Saved entries
____________
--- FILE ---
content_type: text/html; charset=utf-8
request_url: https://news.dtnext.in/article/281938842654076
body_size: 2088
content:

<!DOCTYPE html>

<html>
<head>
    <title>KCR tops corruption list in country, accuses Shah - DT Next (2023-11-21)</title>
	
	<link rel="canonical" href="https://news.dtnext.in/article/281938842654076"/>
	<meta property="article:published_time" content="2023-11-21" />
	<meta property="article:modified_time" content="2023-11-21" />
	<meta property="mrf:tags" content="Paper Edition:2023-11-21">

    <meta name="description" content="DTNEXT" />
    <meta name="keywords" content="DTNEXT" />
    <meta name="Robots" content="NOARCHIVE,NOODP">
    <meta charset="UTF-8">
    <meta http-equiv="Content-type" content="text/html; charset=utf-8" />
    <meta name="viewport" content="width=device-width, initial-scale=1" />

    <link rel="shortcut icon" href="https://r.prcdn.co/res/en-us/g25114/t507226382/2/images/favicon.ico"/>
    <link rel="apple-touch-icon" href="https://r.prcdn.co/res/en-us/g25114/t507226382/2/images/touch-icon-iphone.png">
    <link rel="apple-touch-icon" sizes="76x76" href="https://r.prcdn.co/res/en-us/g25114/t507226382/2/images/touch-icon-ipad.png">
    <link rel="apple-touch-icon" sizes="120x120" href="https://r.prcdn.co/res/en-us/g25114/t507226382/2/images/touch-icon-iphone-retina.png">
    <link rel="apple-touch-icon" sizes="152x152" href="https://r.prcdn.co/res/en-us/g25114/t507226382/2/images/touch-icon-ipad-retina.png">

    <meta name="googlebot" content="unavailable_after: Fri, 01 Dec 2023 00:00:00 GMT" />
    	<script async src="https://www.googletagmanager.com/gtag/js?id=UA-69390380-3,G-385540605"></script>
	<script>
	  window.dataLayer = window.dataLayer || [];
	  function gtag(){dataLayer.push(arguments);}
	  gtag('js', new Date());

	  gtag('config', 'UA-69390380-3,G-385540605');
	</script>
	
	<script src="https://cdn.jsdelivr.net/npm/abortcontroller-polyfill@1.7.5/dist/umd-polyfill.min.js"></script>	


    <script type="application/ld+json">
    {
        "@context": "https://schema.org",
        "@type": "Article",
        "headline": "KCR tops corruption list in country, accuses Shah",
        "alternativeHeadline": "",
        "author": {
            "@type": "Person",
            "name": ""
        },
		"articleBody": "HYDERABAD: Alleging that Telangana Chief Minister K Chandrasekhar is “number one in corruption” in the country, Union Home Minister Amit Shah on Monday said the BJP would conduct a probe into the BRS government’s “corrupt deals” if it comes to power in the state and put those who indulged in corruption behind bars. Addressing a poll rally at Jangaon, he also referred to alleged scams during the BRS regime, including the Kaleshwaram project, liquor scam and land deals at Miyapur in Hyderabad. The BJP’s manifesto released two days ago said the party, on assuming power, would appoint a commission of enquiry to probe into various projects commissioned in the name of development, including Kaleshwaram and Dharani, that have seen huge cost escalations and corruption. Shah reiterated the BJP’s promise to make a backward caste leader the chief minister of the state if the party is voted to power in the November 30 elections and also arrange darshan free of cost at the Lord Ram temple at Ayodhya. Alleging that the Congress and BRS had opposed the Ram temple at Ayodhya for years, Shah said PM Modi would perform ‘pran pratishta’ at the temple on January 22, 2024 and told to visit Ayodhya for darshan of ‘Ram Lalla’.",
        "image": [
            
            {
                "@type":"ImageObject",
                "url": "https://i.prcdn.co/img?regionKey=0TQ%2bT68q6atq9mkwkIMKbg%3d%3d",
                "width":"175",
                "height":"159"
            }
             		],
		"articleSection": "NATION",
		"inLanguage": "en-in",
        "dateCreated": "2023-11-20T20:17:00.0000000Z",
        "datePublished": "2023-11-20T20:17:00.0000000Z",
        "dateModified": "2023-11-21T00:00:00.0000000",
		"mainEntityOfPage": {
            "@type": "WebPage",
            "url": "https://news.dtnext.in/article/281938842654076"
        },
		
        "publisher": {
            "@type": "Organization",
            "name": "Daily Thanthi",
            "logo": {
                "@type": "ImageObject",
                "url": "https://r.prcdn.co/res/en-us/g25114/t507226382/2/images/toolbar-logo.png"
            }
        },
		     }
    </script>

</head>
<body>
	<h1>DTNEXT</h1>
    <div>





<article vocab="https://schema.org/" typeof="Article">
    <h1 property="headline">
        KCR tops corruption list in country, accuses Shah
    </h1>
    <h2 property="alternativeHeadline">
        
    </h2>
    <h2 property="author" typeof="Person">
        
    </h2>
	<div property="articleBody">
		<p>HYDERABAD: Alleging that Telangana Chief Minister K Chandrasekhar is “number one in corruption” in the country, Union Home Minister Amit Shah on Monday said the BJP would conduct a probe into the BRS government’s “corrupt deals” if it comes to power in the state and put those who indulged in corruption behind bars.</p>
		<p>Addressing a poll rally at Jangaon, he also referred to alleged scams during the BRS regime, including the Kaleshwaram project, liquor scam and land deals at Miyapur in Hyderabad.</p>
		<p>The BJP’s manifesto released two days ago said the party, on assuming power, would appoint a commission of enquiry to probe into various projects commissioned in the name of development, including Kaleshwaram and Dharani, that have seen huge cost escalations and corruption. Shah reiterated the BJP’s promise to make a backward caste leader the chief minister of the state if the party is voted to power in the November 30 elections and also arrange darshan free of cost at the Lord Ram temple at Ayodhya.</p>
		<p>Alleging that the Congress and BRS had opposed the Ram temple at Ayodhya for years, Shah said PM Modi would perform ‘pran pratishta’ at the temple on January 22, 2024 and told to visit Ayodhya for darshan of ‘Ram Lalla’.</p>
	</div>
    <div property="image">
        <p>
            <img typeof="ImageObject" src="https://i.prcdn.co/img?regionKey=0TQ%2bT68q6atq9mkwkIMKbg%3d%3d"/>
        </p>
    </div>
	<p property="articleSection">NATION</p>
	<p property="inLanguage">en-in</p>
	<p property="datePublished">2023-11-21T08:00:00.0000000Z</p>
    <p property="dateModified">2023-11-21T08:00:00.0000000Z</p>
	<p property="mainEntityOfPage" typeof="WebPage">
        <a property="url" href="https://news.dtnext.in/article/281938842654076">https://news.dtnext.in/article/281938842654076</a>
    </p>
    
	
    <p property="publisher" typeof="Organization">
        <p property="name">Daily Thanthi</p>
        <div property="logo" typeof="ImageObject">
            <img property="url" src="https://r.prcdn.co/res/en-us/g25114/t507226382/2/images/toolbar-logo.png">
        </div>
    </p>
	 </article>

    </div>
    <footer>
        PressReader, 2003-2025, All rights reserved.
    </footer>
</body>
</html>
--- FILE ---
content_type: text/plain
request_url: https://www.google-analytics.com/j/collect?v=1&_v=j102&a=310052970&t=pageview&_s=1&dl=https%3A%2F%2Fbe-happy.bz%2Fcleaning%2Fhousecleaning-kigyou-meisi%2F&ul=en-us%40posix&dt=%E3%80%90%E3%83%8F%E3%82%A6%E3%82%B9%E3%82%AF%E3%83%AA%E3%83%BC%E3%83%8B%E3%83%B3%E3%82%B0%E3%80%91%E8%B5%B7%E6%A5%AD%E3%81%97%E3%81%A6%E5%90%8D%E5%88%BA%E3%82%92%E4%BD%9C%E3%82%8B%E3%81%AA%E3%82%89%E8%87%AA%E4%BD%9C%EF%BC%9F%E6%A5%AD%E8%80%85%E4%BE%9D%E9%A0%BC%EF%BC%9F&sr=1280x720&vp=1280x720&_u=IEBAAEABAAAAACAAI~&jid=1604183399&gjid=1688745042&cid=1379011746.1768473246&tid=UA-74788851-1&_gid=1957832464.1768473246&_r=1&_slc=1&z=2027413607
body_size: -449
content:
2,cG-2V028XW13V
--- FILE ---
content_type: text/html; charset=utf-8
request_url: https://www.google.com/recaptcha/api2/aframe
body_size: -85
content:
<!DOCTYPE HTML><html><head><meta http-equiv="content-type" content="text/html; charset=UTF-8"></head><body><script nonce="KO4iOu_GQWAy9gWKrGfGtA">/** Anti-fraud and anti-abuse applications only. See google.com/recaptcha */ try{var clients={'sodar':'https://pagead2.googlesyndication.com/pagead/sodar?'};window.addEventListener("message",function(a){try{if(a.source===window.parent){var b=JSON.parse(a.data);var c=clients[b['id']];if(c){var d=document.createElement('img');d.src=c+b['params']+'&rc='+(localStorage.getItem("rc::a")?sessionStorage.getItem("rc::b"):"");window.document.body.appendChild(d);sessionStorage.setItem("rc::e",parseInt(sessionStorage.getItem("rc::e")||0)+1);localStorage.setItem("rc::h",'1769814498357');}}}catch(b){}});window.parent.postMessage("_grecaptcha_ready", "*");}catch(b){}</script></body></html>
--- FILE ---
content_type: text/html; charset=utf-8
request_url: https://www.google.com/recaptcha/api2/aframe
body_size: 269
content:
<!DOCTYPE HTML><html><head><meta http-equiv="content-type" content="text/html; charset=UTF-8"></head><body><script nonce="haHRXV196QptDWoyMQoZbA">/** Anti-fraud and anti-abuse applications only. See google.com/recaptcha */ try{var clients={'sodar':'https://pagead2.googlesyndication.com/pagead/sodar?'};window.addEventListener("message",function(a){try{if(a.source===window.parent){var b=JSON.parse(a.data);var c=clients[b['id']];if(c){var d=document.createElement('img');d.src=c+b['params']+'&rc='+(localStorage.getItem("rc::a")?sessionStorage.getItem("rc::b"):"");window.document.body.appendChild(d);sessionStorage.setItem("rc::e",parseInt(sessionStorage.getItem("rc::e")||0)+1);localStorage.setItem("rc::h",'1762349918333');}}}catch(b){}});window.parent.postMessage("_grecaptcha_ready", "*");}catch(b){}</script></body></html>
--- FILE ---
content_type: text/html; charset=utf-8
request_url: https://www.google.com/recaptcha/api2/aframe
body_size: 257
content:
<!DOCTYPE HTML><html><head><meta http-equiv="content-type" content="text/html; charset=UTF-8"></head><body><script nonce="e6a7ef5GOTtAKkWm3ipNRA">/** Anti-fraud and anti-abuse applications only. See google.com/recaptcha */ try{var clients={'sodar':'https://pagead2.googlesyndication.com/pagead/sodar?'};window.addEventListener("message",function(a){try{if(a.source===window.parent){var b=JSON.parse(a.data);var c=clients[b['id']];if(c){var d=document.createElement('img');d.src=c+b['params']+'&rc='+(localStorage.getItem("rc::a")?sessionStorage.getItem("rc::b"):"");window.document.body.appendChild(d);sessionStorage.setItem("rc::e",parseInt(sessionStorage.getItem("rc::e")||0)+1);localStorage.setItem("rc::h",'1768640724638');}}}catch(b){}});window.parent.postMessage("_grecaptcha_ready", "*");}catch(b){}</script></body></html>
____________
### Aim of the task
Whenever a line of the records above contains the word "tops", it counts toward the total; give that total alone.

### Answer to the exercise
3